### JOB
Print the line that contains "Looking at what" and every line after it through the last line of the records below, exactly as written and nothing else.

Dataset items
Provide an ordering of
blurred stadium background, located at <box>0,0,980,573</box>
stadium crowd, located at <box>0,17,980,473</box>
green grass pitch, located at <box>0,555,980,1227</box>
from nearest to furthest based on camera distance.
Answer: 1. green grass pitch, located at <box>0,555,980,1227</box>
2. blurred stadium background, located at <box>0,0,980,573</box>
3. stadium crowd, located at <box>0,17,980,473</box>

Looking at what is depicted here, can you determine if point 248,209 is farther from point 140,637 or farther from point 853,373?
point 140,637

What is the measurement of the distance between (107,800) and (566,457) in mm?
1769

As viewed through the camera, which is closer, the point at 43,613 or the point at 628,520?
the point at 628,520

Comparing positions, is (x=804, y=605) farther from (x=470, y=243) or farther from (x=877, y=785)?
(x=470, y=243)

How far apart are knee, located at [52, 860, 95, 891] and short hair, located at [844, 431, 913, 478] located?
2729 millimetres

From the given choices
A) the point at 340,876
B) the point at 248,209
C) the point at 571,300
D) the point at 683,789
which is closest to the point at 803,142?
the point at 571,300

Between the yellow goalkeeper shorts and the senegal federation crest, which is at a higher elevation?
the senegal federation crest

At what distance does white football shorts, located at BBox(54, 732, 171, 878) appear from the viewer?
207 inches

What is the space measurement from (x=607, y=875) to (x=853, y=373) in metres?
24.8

### WRITTEN ANSWER
Looking at what is depicted here, can you determine if point 248,209 is farther from point 140,637 or farther from point 853,373?
point 140,637

What is the measurement of the distance between (107,800) and (566,457) in mm?
1769

As viewed through the camera, which is closer, the point at 43,613 or the point at 628,520?
the point at 628,520

Comparing positions, is (x=804, y=605) farther from (x=470, y=243) or farther from (x=877, y=785)?
(x=470, y=243)

How far apart are knee, located at [52, 860, 95, 891] and short hair, located at [844, 431, 913, 478] located?
2729 millimetres

From the given choices
A) the point at 340,876
B) the point at 248,209
C) the point at 571,300
D) the point at 683,789
which is closest to the point at 803,142?
the point at 571,300

Between the yellow goalkeeper shorts and the senegal federation crest, which is at a higher elevation?
the senegal federation crest

At what distance does white football shorts, located at BBox(54, 732, 171, 878) appear from the viewer?
207 inches

What is the space measurement from (x=607, y=875) to (x=853, y=373) in metres?
24.8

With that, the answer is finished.